You can workaround the issue by disable balloon driver (Refer to KB: Disabling the balloon driver). I don’t recommend to do that since you will lost memory optimize capability when ESXi  host suffers memory constrains.

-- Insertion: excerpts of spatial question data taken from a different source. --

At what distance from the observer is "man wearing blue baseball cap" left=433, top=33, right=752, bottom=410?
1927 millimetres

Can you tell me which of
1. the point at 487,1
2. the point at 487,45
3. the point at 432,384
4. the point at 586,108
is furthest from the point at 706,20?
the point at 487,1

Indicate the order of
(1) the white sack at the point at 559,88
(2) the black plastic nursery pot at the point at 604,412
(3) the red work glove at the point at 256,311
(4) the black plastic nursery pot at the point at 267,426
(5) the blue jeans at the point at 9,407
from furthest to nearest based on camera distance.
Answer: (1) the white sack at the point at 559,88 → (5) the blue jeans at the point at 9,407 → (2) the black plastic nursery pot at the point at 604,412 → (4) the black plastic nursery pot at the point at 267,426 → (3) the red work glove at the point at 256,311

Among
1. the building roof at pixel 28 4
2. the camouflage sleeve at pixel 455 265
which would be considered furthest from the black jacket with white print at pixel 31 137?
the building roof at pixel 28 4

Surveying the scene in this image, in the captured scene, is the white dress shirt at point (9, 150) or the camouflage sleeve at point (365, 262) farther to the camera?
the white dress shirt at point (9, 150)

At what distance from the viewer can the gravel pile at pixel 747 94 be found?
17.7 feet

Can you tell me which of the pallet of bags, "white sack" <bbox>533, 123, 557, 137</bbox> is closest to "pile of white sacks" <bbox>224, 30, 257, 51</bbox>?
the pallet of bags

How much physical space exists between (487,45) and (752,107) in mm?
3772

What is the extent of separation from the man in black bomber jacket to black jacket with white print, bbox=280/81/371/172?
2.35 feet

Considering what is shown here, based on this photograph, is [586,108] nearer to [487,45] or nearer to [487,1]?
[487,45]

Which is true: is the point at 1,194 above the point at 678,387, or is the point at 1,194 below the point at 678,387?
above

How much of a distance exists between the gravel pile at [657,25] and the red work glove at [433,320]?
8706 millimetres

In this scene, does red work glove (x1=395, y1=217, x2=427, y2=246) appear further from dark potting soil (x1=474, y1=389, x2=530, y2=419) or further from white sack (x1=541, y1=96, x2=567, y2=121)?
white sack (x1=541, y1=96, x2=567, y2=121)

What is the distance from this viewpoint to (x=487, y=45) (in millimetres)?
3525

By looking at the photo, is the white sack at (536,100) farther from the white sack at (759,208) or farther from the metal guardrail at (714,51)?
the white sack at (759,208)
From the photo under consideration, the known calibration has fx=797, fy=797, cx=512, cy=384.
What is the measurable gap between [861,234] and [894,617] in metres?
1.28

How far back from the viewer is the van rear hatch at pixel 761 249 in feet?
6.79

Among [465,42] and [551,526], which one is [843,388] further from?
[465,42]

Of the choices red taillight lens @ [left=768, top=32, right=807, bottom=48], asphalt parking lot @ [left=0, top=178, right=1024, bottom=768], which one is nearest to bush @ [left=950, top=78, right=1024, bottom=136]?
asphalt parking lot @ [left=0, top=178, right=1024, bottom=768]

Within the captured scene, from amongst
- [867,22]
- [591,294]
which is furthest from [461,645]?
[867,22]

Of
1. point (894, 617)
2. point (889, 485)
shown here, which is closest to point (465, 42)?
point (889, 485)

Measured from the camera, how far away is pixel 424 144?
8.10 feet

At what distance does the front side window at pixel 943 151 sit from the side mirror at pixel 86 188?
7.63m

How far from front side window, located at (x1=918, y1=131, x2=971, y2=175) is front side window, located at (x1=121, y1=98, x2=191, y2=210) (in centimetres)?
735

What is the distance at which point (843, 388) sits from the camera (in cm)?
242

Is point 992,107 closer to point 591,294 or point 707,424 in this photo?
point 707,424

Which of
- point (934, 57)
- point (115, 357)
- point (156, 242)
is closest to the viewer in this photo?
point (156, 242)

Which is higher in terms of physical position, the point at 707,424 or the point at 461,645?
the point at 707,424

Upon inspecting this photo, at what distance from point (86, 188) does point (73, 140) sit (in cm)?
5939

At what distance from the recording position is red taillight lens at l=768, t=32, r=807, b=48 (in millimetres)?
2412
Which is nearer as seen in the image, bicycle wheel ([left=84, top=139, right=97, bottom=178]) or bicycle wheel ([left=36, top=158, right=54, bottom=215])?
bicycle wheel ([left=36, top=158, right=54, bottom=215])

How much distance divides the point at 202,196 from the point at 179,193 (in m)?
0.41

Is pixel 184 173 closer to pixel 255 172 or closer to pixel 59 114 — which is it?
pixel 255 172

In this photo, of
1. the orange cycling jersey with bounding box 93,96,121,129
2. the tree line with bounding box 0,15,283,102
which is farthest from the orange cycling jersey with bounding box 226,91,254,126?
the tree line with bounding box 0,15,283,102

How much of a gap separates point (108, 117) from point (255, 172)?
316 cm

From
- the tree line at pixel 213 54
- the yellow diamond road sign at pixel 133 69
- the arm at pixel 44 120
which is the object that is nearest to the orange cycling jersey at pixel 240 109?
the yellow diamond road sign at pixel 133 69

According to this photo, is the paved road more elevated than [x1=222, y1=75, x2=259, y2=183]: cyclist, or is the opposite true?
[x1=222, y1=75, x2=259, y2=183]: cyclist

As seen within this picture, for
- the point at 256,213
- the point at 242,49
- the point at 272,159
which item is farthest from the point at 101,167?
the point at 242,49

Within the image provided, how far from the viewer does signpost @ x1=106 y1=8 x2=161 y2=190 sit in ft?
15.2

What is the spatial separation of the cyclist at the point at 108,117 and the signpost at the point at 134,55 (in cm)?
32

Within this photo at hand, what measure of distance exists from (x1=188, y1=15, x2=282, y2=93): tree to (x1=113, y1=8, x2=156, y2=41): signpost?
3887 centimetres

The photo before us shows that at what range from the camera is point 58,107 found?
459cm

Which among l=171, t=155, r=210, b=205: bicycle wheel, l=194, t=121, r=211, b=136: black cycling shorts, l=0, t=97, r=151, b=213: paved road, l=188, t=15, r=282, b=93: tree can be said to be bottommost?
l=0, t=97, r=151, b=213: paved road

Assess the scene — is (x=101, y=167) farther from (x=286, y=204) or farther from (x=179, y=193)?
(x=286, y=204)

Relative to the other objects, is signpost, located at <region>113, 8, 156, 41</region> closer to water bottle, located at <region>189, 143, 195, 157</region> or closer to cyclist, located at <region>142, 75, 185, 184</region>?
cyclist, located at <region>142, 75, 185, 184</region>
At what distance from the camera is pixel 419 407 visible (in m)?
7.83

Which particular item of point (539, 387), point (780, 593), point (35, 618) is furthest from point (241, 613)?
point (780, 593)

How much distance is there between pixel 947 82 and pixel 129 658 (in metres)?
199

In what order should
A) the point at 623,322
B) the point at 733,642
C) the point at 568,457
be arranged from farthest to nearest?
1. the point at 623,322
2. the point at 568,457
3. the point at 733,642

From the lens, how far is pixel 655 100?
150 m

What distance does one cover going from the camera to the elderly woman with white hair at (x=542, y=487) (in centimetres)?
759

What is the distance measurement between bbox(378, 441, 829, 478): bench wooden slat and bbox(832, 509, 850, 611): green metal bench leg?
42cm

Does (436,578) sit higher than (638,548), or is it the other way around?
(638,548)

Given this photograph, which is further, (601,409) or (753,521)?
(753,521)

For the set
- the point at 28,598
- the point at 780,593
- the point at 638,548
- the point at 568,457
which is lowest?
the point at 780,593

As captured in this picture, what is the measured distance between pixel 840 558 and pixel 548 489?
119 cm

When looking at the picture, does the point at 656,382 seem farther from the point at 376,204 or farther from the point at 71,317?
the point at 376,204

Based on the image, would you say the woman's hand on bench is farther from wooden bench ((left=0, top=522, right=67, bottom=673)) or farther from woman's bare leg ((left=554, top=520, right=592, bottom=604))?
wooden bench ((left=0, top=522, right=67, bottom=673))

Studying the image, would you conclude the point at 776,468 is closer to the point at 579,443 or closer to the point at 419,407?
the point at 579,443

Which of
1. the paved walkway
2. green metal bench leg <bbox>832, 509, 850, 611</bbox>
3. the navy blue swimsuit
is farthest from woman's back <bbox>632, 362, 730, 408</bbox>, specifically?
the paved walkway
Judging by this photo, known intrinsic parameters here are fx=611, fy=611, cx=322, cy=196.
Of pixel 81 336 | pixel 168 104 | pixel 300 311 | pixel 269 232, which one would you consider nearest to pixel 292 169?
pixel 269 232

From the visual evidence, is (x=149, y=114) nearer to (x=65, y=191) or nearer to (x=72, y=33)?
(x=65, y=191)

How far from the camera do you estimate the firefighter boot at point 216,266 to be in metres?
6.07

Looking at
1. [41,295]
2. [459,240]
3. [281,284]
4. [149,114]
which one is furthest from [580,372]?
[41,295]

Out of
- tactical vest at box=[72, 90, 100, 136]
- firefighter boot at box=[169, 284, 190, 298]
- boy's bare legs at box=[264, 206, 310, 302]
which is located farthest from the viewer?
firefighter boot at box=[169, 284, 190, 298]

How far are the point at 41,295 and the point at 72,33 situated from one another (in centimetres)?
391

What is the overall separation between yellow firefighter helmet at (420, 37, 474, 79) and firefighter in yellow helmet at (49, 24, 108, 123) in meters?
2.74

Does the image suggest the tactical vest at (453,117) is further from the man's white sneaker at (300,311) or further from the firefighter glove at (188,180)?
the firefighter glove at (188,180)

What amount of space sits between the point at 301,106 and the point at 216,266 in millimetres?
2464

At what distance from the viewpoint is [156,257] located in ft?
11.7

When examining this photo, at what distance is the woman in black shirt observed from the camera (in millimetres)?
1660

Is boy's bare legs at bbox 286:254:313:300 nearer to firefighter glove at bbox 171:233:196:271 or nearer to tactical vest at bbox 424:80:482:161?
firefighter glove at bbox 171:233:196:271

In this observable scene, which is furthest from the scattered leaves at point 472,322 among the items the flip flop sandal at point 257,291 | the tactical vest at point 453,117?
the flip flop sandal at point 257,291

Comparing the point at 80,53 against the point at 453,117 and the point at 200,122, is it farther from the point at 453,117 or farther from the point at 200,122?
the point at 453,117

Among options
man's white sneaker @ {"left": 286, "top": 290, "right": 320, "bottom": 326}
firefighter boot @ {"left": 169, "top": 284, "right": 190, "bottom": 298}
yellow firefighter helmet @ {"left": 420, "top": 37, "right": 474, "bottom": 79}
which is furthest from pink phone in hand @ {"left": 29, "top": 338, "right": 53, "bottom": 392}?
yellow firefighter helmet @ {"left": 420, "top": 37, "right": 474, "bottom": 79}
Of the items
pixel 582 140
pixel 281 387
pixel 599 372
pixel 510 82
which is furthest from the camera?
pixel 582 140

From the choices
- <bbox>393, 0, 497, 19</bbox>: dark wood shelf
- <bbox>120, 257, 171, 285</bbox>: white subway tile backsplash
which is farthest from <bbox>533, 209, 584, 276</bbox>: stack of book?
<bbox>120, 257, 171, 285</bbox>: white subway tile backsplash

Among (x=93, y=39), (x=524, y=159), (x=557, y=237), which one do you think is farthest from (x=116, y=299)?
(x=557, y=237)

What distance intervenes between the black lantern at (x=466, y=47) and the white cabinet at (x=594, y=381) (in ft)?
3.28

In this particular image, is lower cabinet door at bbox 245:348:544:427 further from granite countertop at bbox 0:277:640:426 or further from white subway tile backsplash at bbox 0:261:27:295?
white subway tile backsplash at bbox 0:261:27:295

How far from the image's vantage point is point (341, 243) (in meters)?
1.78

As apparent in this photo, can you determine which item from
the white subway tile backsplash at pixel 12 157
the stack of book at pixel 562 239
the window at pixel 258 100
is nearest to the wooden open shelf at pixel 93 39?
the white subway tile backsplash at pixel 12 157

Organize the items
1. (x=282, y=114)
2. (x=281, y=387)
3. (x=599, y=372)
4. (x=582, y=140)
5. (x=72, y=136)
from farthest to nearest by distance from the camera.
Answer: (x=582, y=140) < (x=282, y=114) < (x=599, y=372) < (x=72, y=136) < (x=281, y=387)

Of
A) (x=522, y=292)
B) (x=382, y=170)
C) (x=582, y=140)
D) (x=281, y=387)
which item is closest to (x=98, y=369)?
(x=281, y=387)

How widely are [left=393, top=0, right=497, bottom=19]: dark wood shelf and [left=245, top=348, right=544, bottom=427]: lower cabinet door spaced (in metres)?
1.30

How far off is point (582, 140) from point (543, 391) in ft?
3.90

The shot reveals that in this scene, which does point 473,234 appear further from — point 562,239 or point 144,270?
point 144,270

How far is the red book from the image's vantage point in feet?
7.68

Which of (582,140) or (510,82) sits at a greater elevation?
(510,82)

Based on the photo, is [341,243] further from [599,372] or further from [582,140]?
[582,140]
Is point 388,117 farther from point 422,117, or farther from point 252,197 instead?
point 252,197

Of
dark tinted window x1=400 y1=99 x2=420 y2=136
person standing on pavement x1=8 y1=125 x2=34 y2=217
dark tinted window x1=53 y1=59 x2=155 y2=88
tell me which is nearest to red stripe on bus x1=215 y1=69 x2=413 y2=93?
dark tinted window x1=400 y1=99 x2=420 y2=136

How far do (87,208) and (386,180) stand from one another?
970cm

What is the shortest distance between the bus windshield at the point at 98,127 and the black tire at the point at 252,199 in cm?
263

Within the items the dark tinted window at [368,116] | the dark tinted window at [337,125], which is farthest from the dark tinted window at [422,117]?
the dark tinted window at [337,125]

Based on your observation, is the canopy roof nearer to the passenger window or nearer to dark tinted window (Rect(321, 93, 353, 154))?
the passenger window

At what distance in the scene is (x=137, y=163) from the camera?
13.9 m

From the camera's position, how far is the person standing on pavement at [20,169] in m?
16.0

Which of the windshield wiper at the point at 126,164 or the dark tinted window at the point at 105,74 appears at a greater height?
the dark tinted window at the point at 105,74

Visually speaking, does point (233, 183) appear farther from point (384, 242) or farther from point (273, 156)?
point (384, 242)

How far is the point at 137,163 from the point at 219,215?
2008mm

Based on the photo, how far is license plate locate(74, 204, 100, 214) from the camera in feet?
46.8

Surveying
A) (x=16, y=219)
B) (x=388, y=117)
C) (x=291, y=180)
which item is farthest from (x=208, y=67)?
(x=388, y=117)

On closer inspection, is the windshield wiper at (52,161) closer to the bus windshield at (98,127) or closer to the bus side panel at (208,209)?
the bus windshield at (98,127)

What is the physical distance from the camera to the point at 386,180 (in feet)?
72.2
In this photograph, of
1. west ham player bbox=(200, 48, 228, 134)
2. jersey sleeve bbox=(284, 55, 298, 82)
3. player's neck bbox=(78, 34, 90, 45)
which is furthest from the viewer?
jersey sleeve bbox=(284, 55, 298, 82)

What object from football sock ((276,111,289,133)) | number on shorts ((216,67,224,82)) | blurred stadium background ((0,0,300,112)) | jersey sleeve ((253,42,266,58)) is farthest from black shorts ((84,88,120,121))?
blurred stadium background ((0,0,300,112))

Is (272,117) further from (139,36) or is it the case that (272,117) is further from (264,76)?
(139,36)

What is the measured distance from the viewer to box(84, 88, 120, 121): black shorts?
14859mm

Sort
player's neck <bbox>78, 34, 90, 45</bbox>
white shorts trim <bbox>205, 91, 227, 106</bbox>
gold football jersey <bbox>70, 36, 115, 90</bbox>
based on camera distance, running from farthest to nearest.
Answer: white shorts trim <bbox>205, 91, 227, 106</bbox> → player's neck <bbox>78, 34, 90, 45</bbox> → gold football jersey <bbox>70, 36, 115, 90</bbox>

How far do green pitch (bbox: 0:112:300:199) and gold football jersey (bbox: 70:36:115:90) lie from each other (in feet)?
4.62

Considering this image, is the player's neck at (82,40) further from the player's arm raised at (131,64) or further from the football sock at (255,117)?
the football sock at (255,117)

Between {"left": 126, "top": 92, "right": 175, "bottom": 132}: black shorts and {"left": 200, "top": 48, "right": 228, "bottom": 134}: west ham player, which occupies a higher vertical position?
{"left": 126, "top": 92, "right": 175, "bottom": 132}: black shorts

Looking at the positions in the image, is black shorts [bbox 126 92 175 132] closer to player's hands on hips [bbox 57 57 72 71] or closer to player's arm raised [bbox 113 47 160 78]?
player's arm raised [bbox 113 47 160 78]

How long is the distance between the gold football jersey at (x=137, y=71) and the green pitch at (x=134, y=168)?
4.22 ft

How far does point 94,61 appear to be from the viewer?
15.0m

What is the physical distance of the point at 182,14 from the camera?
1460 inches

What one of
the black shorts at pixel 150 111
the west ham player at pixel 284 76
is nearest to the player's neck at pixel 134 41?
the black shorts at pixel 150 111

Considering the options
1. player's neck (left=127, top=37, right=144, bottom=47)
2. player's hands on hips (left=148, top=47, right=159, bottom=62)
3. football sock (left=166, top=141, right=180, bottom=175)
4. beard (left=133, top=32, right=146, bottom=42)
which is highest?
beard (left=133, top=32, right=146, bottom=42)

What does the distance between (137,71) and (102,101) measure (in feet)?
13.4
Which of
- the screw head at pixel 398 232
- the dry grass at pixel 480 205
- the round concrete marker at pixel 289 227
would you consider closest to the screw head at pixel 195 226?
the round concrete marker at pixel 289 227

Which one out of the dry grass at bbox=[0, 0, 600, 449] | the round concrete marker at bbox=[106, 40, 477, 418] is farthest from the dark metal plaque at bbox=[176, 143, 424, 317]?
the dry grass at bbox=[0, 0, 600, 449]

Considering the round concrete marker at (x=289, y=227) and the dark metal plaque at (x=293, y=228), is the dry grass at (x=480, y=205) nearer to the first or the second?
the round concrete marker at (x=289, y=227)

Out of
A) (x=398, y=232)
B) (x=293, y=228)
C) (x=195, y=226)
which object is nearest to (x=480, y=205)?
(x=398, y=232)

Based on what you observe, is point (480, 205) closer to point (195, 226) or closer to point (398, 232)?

To check your balloon driver version, please run following command:

strings /lib/modules/2.6.18-371.1.2.el5/misc/vmmemctl.ko | grep bora-vmsoft

You will get similar output below:

/build/mts/release/bora-1768286/bora-vmsoft/lib/kernelStubs/kernelStubsLinux.c

The number after “bora-” should be less than 1768286.

Chinese Version

靠!ESXi 5.5又一次出问题了!如果你的ESXi 5.5上跑着Red Hat或者Debian等Linux平台的虚拟机,最好不要把VMware Tools升级到5.5的版本。此版本下有一个尚未解决的bug可以导致Linux虚拟机宕机。此bug和vmmemctl驱动(内存balloon的驱动)有关。

在宕机的Linux虚拟机上会有类似的错误提示:

crash> bt
PID: 9709 TASK: ffff8100a0459080 CPU: 0 COMMAND: “vmmemctl”
#0 [ffff810120095b70] crash_kexec at ffffffff800b1509
#1 [ffff810120095c30] __die at ffffffff80065137
#2 [ffff810120095c70] do_page_fault at ffffffff80067430
#3 [ffff810120095d60] error_exit at ffffffff8005ddf9
[exception RIP: Balloon_QueryAndExecute+493]
RIP: ffffffff8820bd7d RSP: ffff810120095e10 RFLAGS: 00010297
RAX: 00000000ffffffff RBX: ffff81008627ff48 RCX: 0000000000000001
RDX: 000000000000006c RSI: 0000000000000202 RDI: ffffffff88216fc0
RBP: ffffffff88216fc0 R8: ffff810120094000 R9: 000000000000003c
R10: ffff81013fc14068 R11: 00002ae6787fedc8 R12: ffff81008627e000
R13: 0000000000000282 R14: ffff810122f71de8 R15: ffffffff800a3d4a
ORIG_RAX: ffffffffffffffff CS: 0010 SS: 0018
#4 [ffff810120095e28] Balloon_GetStats at ffffffff8820ba32 [vmmemctl]
#5 [ffff810120095e58] Balloon_QueryAndExecute at ffffffff8820bbb8 [vmmemctl]
#6 [ffff810120095e68] OS_UnmapPage at ffffffff8820b716 [vmmemctl]
#7 [ffff810120095ee8] kthread at ffffffff80032c68
#8 [ffff810120095f48] kernel_thread at ffffffff8005dfc1
crash>

其实也可以通过禁用balloon驱动临时解决这个问题(具体可以参考知识库:Disabling the balloon driver)。但是我不推荐这样做,因为这样会导致你的虚拟机在ESXi主机内存吃紧的时候失去优化功能。

可以运行以下命令查看vmmemctl版本:

strings /lib/modules/2.6.18-371.1.2.el5/misc/vmmemctl.ko | grep bora-vmsoft

得到以下输出:

/build/mts/release/bora-1768286/bora-vmsoft/lib/kernelStubs/kernelStubsLinux.c

在”bora-“之后的数字应该小于1768286。